### Text excerpt
One might fancy that he had been sitting
with his nether extremites
in some complicated machinery,
a threshing machine, say, or
one of those haymaking furies.

H. G. Wells remains the only major author who has written a cycling novel, and bicycles appear in his other works also. In his first novel, The Time Machine of 1895, the time-traveling machine is oddly like a bicycle, with a saddle that the rider straddles and controls like handlebars.

In A Story Of The Times To Come, a period when aeroplanes fly between major cities, he describes gangs of farm laborers commuting out to the fields on large multiple-rider machines. In The War Of The Worlds of 1898 the protagonist pays little attention to the initial news because he had been spending his time learning to ride, but his cycling skill plays no part in the rest of the story.

When The Food Of The Gods is written in 1904 cyclists appear but play no significant part and in the final scenes, supposedly some years in the future, motor cars are the vehicles of choice. That's the end of the great years. So short a part of time they share / That are so rapid, light and spare.

### Work instructions
- a) In the text on H. G. Wells and bicycles, what was the protagonist of The War Of The Worlds doing that made him pay little attention to the initial news?
- b) Quote everything in the text on H. G. Wells and bicycles from "H. G. Wells" down to "of the story.".

### Information provided

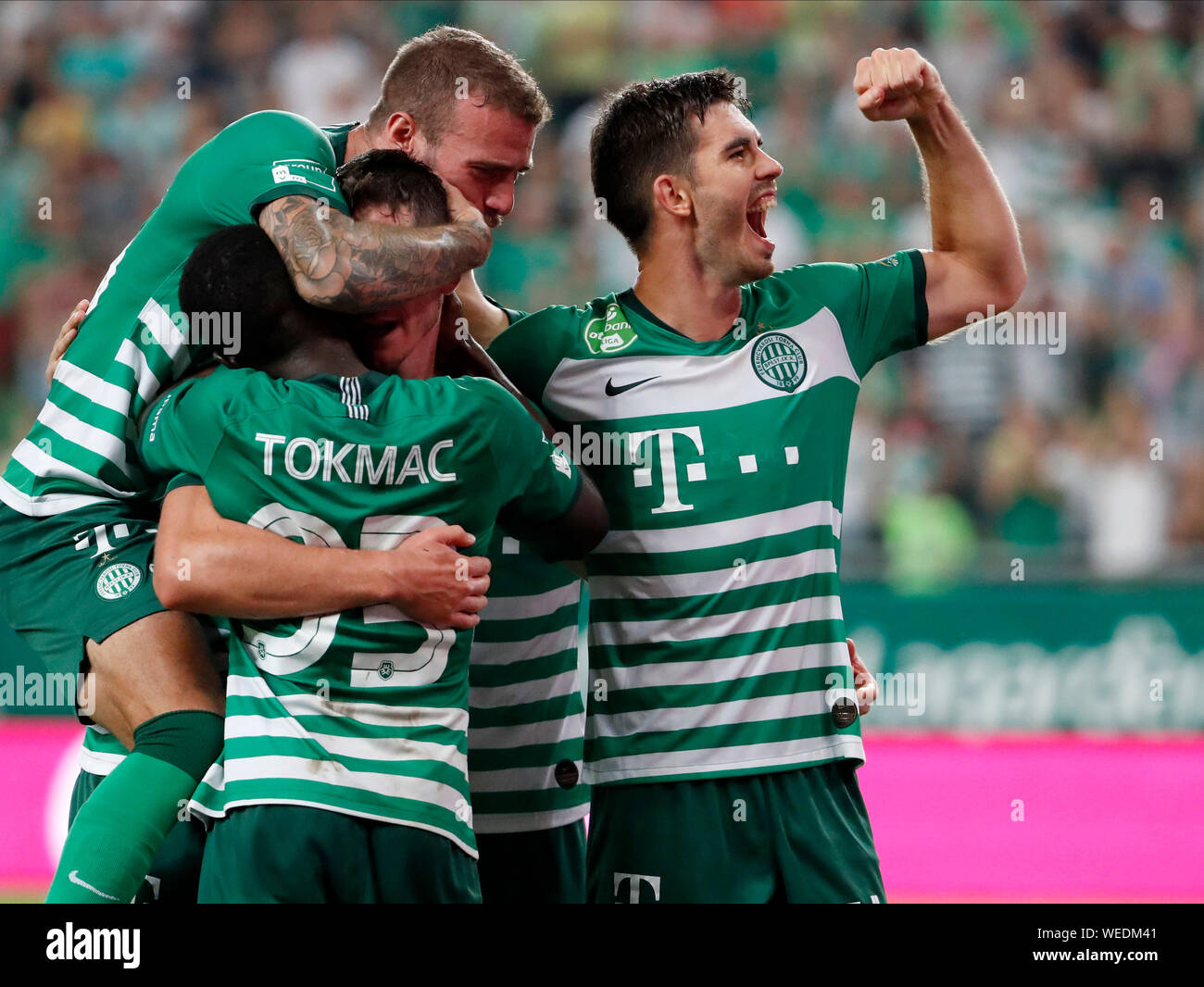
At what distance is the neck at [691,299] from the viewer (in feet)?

### Responses
- a) He had been spending his time learning to ride.

- b)
H. G. Wells remains the only major author who has written a cycling novel, and bicycles appear in his other works also. In his first novel, The Time Machine of 1895, the time-traveling machine is oddly like a bicycle, with a saddle that the rider straddles and controls like handlebars.

In A Story Of The Times To Come, a period when aeroplanes fly between major cities, he describes gangs of farm laborers commuting out to the fields on large multiple-rider machines. In The War Of The Worlds of 1898 the protagonist pays little attention to the initial news because he had been spending his time learning to ride, but his cycling skill plays no part in the rest of the story.